EventID:82: Invoking the plugin for operation DeleteShell
EventID:134: Sending the response back of the DeleteShell.
EventId: 32850: This is logged under Microsoft-Windows-PowerShell analytics logs. This category has to be specifically enabled. This will tell us that which user has created a remote session. Must be combined with other EventIds to verify the username as well as to build the remoting activity.
EventID: 32867: This EventID is used to log input messages during remoting session. Complete messages are often split into fragments which mean to get the context we should check all fragments within a timeframe which we can build from earlier discussed EVENTIDs.
The objects are hexadecimal encoded and are stored in Payload data.
EventID: 32868: This EventID is used to log output/response messages during remoting session.

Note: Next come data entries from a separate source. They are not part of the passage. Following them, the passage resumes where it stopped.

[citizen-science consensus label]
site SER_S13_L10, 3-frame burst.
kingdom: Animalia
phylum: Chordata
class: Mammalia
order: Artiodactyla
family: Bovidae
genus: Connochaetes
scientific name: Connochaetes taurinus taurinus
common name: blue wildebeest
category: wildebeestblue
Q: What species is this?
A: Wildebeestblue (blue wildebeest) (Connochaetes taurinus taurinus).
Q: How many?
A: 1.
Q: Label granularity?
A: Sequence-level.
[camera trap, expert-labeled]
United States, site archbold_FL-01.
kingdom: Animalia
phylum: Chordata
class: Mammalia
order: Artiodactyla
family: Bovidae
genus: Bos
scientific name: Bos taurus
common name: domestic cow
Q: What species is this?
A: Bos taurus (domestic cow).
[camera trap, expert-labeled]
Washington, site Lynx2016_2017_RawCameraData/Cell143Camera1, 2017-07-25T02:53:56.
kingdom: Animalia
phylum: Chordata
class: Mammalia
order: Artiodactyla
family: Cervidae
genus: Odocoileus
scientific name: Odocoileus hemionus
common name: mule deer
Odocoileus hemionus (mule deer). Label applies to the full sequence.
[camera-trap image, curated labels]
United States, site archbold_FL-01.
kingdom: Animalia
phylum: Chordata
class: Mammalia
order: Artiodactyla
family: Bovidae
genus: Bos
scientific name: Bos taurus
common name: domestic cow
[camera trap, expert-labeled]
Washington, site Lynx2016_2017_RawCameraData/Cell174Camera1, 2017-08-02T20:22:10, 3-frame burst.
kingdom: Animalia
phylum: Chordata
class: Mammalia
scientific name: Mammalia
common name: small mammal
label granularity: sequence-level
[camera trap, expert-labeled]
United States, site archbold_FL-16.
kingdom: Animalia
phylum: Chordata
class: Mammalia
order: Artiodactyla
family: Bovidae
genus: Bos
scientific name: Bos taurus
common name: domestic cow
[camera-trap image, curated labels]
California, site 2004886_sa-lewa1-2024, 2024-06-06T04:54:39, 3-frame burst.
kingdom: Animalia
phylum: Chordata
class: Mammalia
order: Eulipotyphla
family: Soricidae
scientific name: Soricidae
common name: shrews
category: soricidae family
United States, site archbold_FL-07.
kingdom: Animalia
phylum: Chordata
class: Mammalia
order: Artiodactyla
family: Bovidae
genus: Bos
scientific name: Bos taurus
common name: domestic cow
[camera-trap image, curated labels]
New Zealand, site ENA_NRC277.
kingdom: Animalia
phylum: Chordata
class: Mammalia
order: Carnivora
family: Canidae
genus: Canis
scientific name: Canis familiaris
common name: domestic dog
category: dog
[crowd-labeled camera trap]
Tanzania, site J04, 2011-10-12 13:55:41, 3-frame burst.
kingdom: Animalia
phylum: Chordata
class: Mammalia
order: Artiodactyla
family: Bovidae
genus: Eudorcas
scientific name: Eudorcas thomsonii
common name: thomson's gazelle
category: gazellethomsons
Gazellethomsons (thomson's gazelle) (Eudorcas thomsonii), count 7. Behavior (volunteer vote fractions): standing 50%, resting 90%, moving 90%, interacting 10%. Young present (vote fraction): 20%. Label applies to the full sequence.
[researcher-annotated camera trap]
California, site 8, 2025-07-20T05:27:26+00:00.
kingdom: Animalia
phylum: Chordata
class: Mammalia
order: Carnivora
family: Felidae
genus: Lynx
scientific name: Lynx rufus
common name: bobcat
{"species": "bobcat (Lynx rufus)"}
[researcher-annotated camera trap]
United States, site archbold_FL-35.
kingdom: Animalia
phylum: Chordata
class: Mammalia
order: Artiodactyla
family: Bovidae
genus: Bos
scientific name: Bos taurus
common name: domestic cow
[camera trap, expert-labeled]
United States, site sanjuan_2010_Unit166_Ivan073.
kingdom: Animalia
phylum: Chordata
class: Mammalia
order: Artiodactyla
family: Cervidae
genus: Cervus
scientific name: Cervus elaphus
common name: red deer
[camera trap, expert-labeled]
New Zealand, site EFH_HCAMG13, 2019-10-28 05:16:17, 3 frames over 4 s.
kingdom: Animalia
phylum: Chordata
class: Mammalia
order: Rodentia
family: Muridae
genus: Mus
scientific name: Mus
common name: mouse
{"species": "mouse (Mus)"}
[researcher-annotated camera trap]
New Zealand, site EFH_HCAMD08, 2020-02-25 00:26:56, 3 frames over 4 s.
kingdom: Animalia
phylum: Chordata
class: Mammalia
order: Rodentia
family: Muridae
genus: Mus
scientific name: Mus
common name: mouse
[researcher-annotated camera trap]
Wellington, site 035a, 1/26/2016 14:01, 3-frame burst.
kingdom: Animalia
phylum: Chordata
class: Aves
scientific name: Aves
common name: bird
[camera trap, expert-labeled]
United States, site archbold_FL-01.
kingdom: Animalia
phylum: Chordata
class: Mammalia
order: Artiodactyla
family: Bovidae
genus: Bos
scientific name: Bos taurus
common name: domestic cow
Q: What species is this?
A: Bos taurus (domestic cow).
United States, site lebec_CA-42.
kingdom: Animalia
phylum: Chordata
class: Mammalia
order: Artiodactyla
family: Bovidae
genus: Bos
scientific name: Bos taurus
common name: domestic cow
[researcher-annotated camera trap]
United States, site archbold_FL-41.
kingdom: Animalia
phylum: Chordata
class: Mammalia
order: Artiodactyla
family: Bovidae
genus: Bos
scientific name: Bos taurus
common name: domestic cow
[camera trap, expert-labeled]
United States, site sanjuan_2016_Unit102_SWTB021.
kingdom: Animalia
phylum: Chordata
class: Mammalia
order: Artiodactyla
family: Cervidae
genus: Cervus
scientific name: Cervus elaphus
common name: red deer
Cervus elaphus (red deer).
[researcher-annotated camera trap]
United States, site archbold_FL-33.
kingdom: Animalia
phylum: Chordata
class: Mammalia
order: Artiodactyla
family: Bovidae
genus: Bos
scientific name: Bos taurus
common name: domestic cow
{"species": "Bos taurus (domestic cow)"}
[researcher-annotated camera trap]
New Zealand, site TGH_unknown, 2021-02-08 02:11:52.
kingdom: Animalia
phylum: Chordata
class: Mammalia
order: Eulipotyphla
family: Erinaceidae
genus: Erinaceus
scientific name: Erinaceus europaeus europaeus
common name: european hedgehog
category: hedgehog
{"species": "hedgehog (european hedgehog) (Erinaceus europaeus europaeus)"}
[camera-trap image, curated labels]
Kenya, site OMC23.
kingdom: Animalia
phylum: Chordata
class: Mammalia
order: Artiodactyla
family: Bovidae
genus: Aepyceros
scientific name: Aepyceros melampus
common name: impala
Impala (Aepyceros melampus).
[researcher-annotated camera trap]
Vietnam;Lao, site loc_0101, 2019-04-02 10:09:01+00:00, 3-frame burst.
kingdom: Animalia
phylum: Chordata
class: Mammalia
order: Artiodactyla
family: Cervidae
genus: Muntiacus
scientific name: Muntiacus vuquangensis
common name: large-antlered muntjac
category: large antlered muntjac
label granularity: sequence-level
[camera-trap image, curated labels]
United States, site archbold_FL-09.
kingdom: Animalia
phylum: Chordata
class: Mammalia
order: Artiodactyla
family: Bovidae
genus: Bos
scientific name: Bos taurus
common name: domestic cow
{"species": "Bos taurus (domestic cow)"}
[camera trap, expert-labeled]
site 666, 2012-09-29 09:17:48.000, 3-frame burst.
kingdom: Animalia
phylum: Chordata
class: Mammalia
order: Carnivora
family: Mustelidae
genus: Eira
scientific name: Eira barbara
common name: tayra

Complete messages are often split into fragments which mean to get the context we should check all fragments within a timeframe which we can build from earlier discussed EVENTIDs.
The objects are hexadecimal encoded and are stored in Payload data. Following are decoded snippets from various fragments:
Looking at the output from various fragments, it looks like C: drive is being enumerated which means that Get-ChildItem is probably executed.
There are some advanced logging features as well for PowerShell now which can increase the forensic artifacts volume. For example, enabling Module Logging can help you to determine the module invoked during remoting directly.
EventID for module logging is 4103 and is stored under Microsoft Windows Powershell Operational logs.